Solution Implementation
- Introduced a layer of queuing using Apache Kafka, making the system asynchronous.
- Kafka is a distributed streaming platform that uses topics to logically group messages.
- Each message in a topic has a numerical ID called an offset that starts at zero and increases over time.
- Consumers pull messages from Kafka topics and process them.
- Partitions are numbered logs of messages within a topic that can be consumed independently by multiple instances of a consumer.
- Subpartition processing is a technique used to process Kafka messages concurrently within each partition in memory, allowing for increased concurrency and flexibility.
- Created more CUs (queues) to ensure updates for the same row are processed concurrently.
- Added a cap on the number of messages each consumer instance can hold in memory to prevent overloading.

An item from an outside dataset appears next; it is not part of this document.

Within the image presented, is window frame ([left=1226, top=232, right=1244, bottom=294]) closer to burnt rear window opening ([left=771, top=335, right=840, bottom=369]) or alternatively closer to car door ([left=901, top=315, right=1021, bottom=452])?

Issue Identification and Resolution
- Observed high lag and low CPU usage, contradicting expectations.
- Implemented centralized logging to gain more observability.
- Discovered that a single customer (Closely) was dominating the updates, with a single row ID receiving constant incompatible updates.
- Identified that the updates were related to the "set email" method in the SDK, which was causing 4.8 million user updates to be mirrored to a single record.
- Updates to the closely app admin record were skipped, and limits were implemented to prevent customers from linking too many records together.
Lessons Learned
- Shifting intensive API workloads to asynchronous workers reduces operational burden.
- Subpartition queuing increases consumer currency.
- Centralized observability is crucial in tracking down issues.
- Customers can be more creative than engineering, design, and product teams in finding unexpected use cases.